I find it very interesting every time I go for my Specialists Appointment at Greenlane Hospital. I am eager to learn all I can about PAH and for them to tell me hopefully there is no deterioration since my last visit. I really look forward to it (not the six minute walk, mind you, I don’t think anyone enjoys it). On my last visit, I walked an extra twenty metres, which I was very proud of. My husband and I have been going to our local pool at Pukekohe three times a week and walk up and down for an hour. Maybe this is helping, I am not sure but it surely can’t hurt to try. The Doctors and Nurses I see are very nice and help you to understand what having Pulmonary Arterial Hypertension is all about. Thank goodness they are there to help us with this not so nice disease.
 

One of the best items I have is a diary.
In this diary, I write down everything I want to ask the specialist on my next visit on the date of that appointment. It could be excessive mucous in my throat, to a pain here and there, spots on my skin, whatever has happened since my last visit. A couple of weeks back now, we had friends over for dinner and I ended up being not well, so I jotted down what was happening and asked about it on my next visit. Everything was alright, thank goodness.
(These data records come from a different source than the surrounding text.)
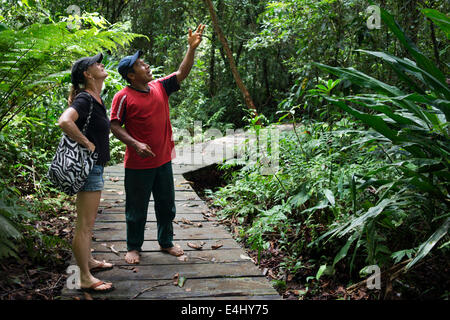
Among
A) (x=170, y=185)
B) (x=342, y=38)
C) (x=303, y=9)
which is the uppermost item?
(x=303, y=9)

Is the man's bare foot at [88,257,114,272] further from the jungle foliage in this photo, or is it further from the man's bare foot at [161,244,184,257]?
the man's bare foot at [161,244,184,257]

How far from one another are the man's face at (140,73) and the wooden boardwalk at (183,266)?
153 cm

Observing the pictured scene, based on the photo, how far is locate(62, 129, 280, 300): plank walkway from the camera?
2551 mm

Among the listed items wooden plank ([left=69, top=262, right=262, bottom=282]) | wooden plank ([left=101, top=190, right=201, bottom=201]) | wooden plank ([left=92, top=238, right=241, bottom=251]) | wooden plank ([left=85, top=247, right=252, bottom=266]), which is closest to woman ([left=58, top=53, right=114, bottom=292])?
wooden plank ([left=69, top=262, right=262, bottom=282])

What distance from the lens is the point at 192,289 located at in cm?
262

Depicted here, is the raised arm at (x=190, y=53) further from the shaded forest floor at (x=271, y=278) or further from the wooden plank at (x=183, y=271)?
the shaded forest floor at (x=271, y=278)

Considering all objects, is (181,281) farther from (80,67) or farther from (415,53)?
(415,53)

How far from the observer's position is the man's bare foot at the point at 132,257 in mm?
2997

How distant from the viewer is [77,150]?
2.42 meters

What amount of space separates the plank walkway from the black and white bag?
2.50 ft

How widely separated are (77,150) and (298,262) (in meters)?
2.01

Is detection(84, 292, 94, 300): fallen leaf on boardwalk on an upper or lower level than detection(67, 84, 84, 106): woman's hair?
lower

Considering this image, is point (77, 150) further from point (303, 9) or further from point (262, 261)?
point (303, 9)
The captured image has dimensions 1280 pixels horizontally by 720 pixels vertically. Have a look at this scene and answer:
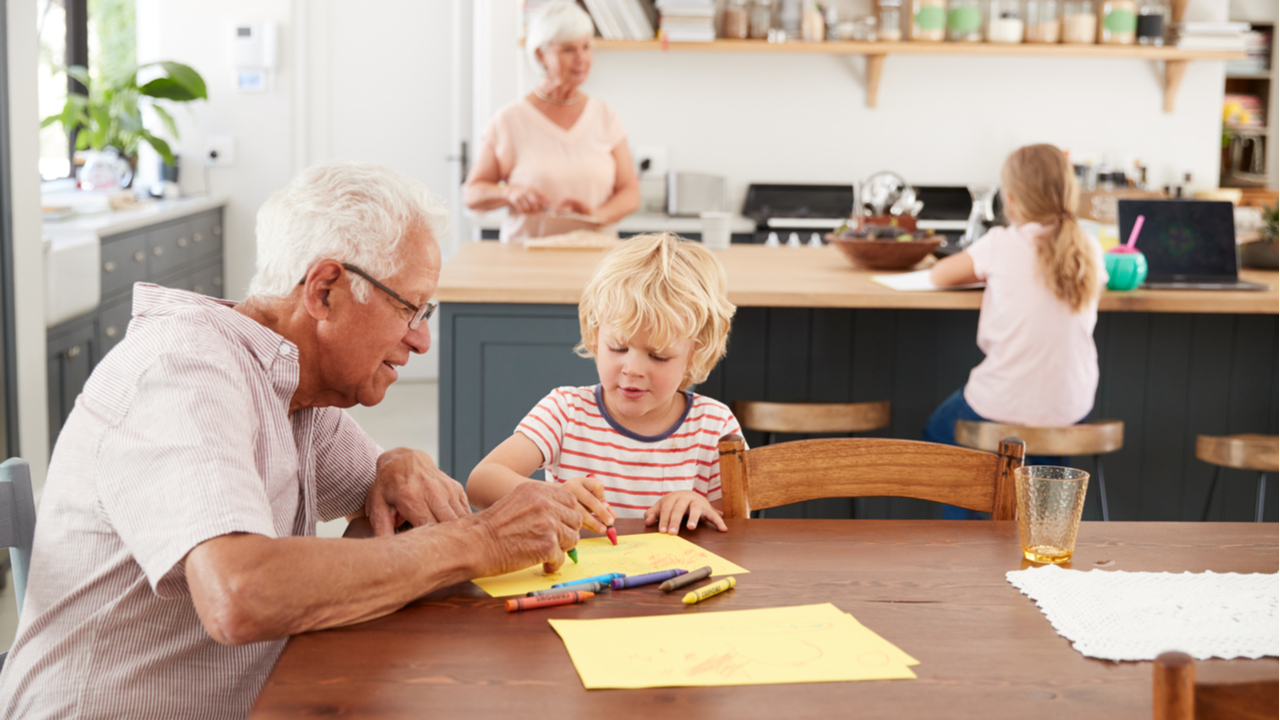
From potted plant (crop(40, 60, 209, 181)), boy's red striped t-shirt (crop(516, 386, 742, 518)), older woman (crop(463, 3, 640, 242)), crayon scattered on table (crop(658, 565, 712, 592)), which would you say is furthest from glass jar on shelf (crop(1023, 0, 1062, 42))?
crayon scattered on table (crop(658, 565, 712, 592))

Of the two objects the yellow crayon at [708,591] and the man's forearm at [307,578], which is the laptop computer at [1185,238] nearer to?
the yellow crayon at [708,591]

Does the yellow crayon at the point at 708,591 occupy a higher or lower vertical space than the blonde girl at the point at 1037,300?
lower

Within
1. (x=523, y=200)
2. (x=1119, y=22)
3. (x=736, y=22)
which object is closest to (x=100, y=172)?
A: (x=523, y=200)

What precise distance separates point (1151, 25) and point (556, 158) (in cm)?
298

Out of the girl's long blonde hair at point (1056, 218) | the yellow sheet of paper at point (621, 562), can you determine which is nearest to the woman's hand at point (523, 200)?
the girl's long blonde hair at point (1056, 218)

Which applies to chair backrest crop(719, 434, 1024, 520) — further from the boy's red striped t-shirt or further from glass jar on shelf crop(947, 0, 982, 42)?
glass jar on shelf crop(947, 0, 982, 42)

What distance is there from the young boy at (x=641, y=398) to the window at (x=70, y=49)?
12.8 feet

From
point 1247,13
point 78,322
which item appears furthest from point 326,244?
point 1247,13

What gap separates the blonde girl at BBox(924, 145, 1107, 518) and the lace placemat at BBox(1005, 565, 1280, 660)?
1.28 m

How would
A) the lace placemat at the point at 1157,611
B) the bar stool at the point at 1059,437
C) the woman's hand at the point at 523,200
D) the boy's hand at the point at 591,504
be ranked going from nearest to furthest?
1. the lace placemat at the point at 1157,611
2. the boy's hand at the point at 591,504
3. the bar stool at the point at 1059,437
4. the woman's hand at the point at 523,200

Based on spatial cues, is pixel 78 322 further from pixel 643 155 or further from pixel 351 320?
pixel 351 320

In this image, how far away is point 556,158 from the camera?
359cm

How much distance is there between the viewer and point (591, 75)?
16.5ft

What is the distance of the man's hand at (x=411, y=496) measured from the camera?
133 centimetres
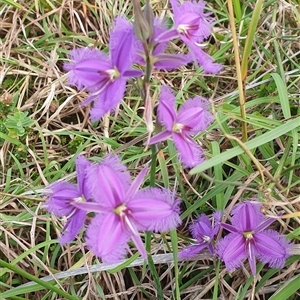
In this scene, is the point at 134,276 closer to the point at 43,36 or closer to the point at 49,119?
the point at 49,119

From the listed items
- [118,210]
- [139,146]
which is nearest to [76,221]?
[118,210]

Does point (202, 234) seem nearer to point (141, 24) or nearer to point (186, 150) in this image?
point (186, 150)

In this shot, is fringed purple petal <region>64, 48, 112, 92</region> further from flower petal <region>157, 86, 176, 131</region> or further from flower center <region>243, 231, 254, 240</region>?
flower center <region>243, 231, 254, 240</region>

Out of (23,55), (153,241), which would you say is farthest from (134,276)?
(23,55)

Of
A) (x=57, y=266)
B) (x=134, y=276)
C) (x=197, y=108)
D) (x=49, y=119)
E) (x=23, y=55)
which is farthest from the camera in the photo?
(x=23, y=55)

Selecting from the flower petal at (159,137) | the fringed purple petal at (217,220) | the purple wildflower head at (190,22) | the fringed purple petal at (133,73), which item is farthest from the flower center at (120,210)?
the fringed purple petal at (217,220)

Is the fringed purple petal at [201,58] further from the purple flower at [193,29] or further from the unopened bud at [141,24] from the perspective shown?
the unopened bud at [141,24]
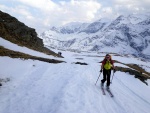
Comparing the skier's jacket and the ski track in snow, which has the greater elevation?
the skier's jacket

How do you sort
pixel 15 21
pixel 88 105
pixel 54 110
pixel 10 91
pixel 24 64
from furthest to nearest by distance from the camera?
pixel 15 21, pixel 24 64, pixel 10 91, pixel 88 105, pixel 54 110

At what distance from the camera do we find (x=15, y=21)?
195 ft

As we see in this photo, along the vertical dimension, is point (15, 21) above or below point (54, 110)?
above

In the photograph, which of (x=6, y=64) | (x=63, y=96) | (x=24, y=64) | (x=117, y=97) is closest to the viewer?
(x=63, y=96)

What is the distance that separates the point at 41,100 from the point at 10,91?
270 centimetres

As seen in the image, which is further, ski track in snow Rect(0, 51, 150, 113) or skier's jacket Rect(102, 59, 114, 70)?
skier's jacket Rect(102, 59, 114, 70)

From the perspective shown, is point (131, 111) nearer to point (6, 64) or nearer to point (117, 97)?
point (117, 97)

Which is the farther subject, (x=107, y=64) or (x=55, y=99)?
(x=107, y=64)

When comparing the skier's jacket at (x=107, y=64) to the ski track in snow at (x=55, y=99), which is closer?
the ski track in snow at (x=55, y=99)

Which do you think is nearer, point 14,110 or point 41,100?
point 14,110

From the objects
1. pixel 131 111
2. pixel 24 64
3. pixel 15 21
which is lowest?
pixel 131 111

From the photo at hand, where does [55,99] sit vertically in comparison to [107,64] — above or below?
below

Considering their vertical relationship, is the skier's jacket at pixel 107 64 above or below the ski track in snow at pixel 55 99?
above

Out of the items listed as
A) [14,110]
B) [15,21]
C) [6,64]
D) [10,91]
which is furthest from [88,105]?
[15,21]
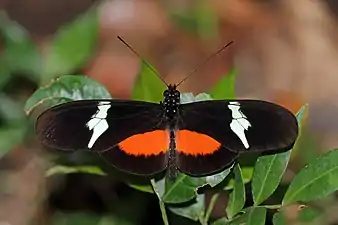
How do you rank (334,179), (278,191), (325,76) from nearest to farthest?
(334,179) < (278,191) < (325,76)

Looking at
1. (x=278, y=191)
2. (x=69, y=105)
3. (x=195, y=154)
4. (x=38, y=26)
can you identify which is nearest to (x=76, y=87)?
(x=69, y=105)

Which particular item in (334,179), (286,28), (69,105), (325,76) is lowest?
(334,179)

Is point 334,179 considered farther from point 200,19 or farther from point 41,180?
point 200,19

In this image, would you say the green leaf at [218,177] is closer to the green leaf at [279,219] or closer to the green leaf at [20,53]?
the green leaf at [279,219]

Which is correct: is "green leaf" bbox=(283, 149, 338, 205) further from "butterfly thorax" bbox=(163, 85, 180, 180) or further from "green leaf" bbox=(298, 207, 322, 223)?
"butterfly thorax" bbox=(163, 85, 180, 180)

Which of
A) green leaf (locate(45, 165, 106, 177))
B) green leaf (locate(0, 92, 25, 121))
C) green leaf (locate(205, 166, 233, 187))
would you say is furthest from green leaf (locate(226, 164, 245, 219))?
green leaf (locate(0, 92, 25, 121))

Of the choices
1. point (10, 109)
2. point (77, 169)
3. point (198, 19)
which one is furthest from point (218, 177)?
point (198, 19)
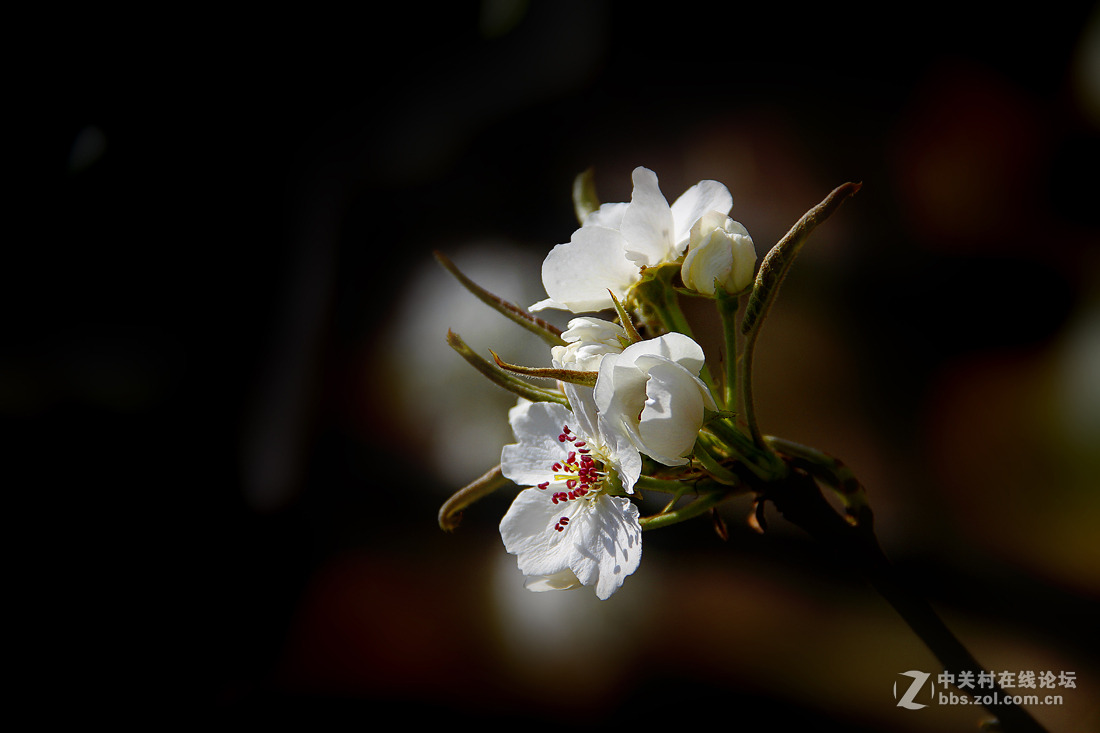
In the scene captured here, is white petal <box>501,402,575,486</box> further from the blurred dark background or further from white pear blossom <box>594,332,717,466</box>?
the blurred dark background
Every morning I take my blood pressure and write it at the top of the page and when I get my INR results I put it in my diary and my little red book. Sometimes I have to take a Warfarin dose of two one day and three the next. It used to get a bit complicated so on my husband’s suggestion, the even days I would take two and on the odd days I would take three. I found that helped quite a lot.  My diary gives me a reference as to what has been going on over the last year, and if I need to look up something, it is there.
I could not do without it as it takes a lot of stress out of my life.
Sandy 5/10/2011

NZ PAH Association

This website is a resource developed by NZPAH to act as a Community Service to support, educate and promote awareness of PAH to assist in improving the quality of life for our members.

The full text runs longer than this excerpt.